[Records for this task Boundary: Start]

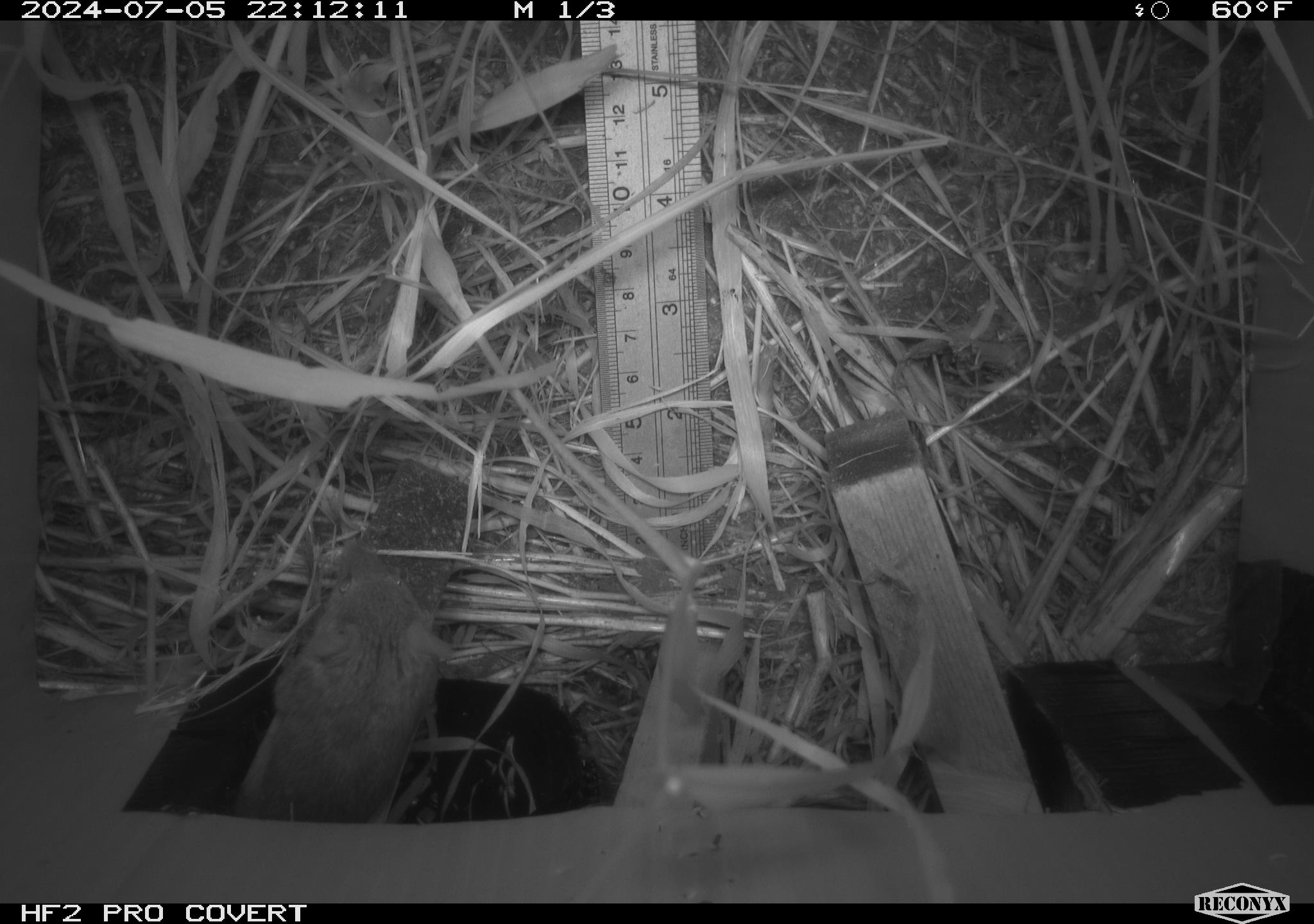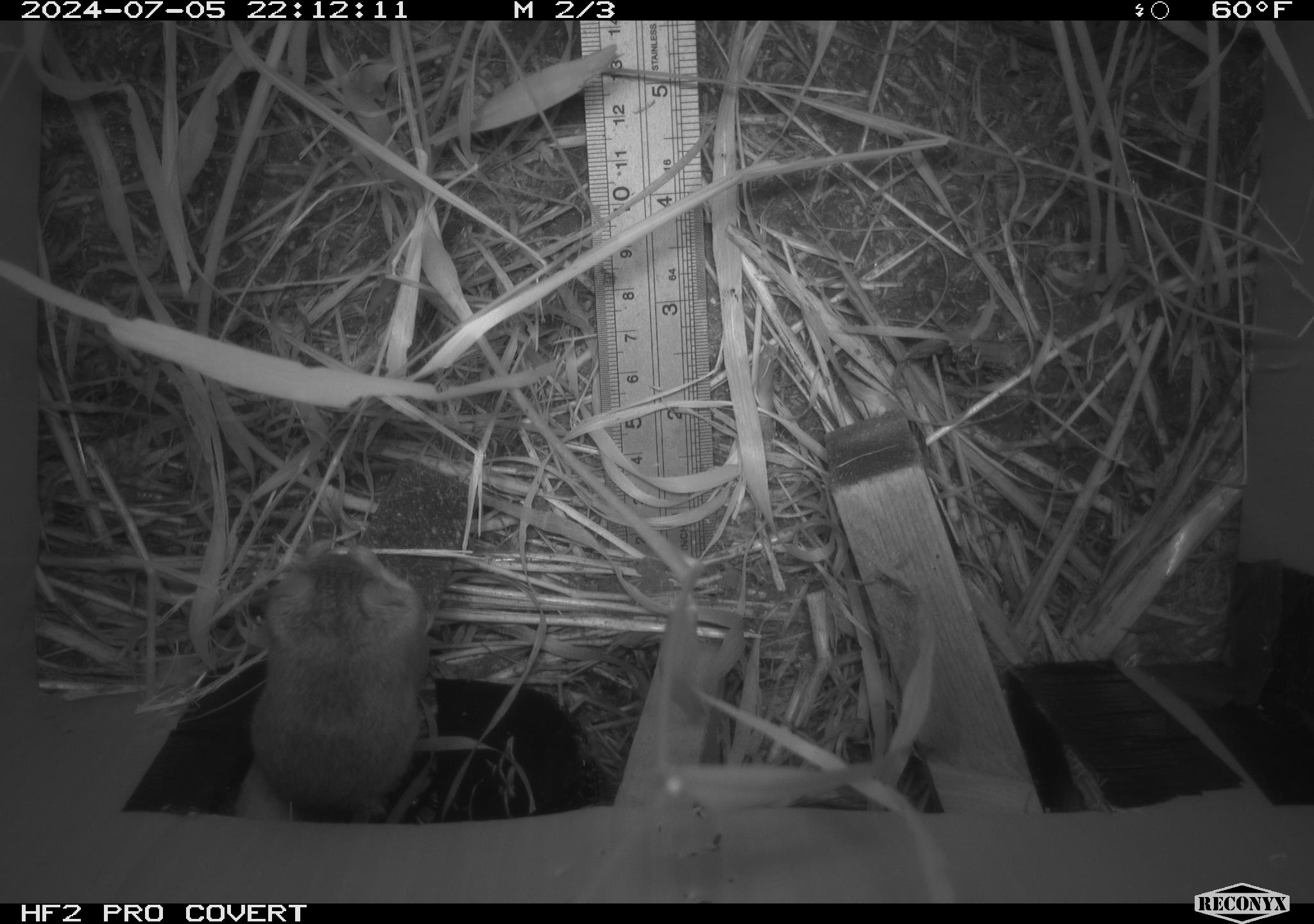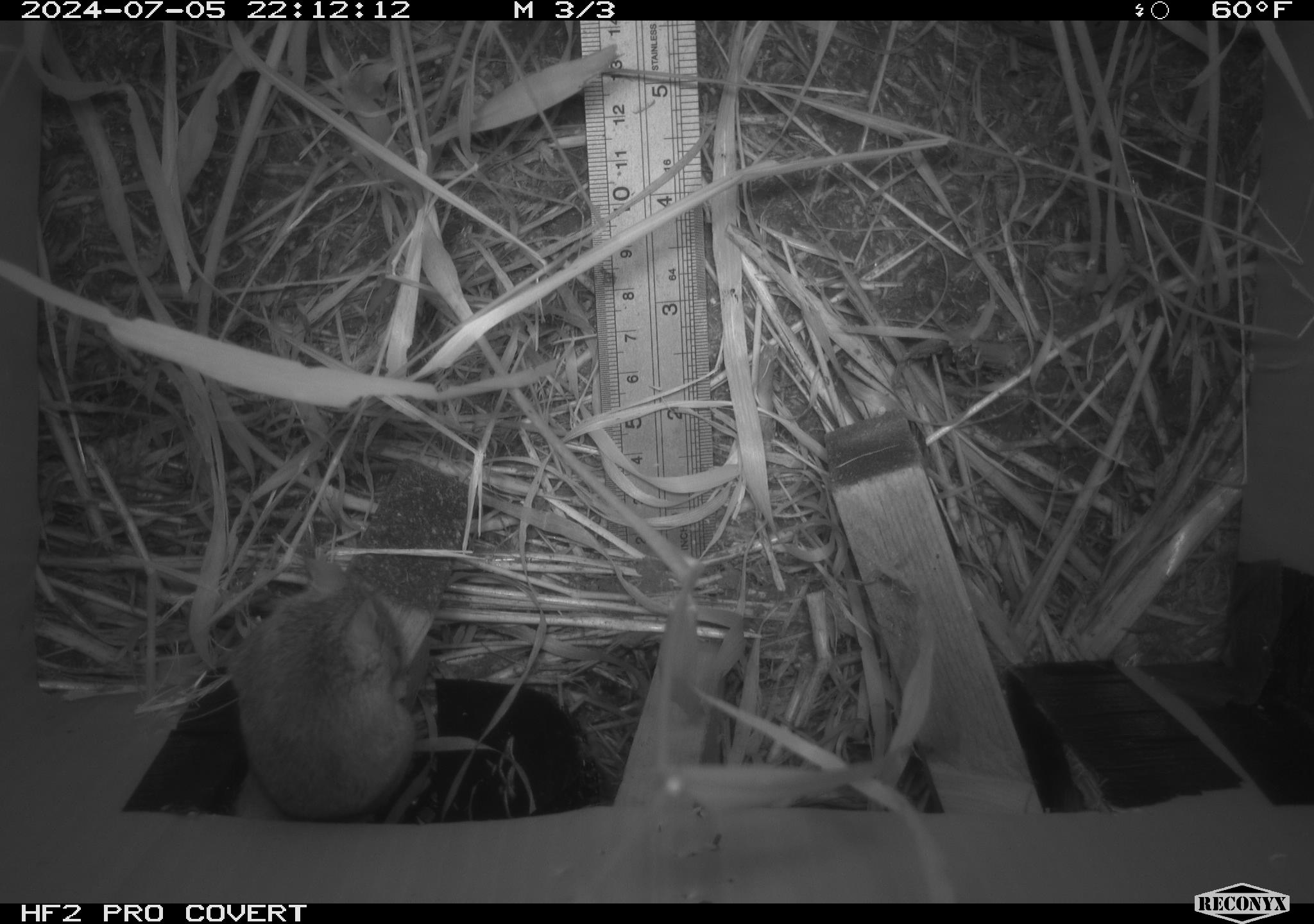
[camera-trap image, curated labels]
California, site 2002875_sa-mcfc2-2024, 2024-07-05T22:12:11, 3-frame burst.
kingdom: Animalia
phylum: Chordata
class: Mammalia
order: Rodentia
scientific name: Rodentia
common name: rodent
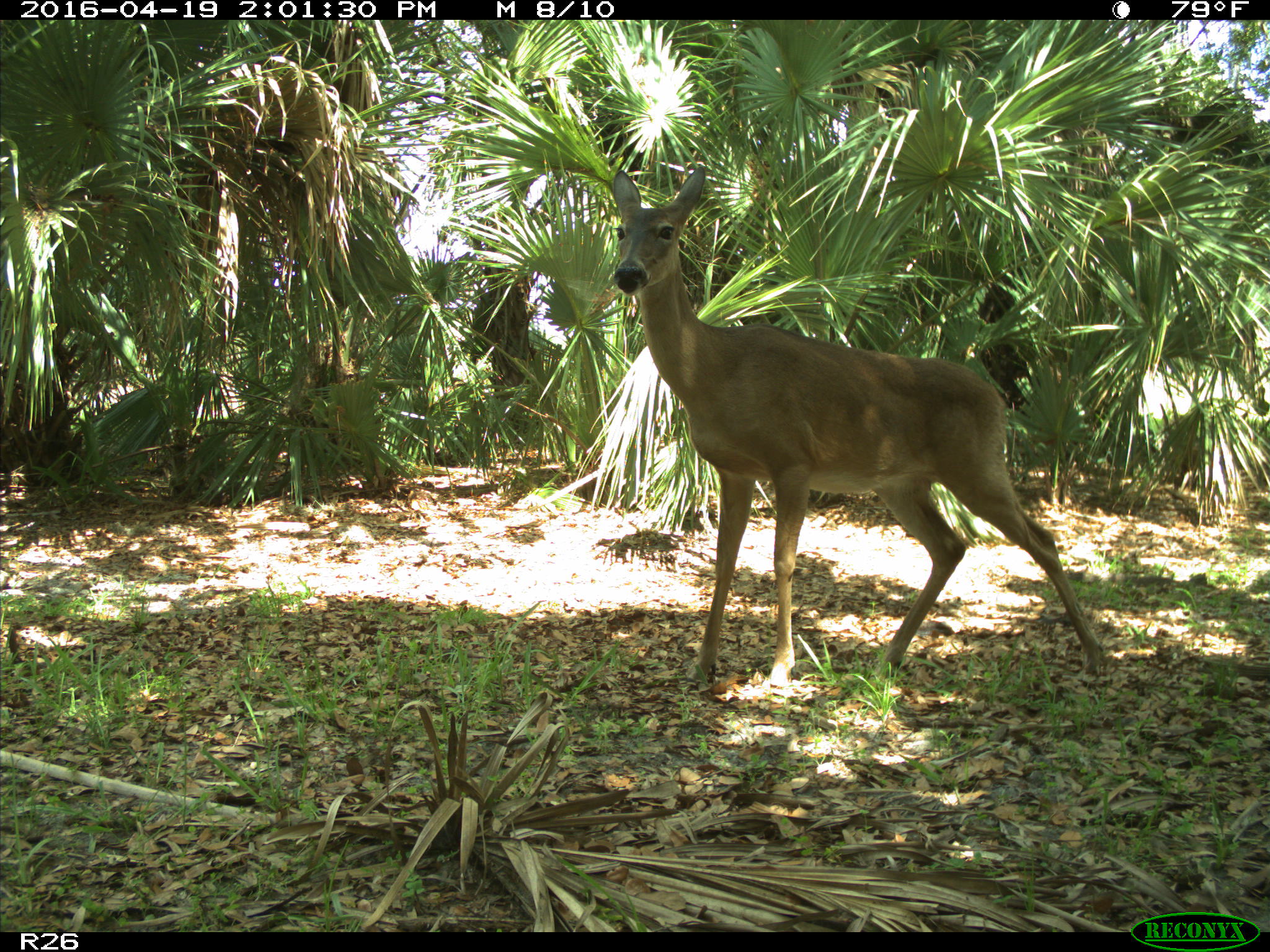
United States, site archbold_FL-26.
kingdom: Animalia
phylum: Chordata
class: Mammalia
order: Artiodactyla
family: Cervidae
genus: Odocoileus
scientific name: Odocoileus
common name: deer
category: unidentified deer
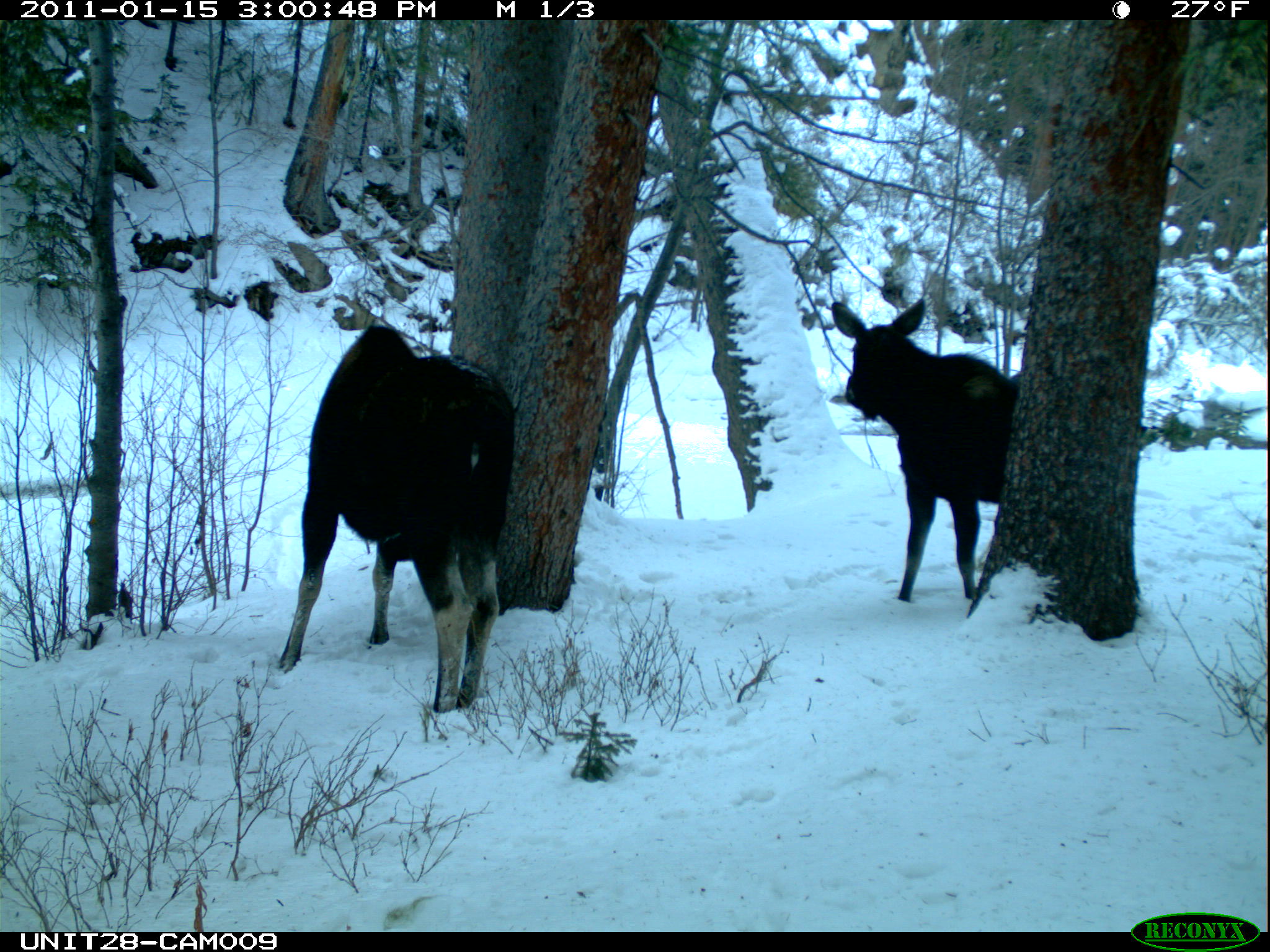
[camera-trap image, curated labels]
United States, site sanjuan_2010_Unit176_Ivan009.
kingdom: Animalia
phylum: Chordata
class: Mammalia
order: Artiodactyla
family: Cervidae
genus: Alces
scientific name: Alces alces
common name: moose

[Records for this task Boundary: End]

* Exercise brief *
Please set down every line of the data above precisely, dropping the images.

* Written solution *
[camera-trap image, curated labels]
California, site 2002875_sa-mcfc2-2024, 2024-07-05T22:12:11, 3-frame burst.
kingdom: Animalia
phylum: Chordata
class: Mammalia
order: Rodentia
scientific name: Rodentia
common name: rodent
United States, site archbold_FL-26.
kingdom: Animalia
phylum: Chordata
class: Mammalia
order: Artiodactyla
family: Cervidae
genus: Odocoileus
scientific name: Odocoileus
common name: deer
category: unidentified deer
[camera-trap image, curated labels]
United States, site sanjuan_2010_Unit176_Ivan009.
kingdom: Animalia
phylum: Chordata
class: Mammalia
order: Artiodactyla
family: Cervidae
genus: Alces
scientific name: Alces alces
common name: moose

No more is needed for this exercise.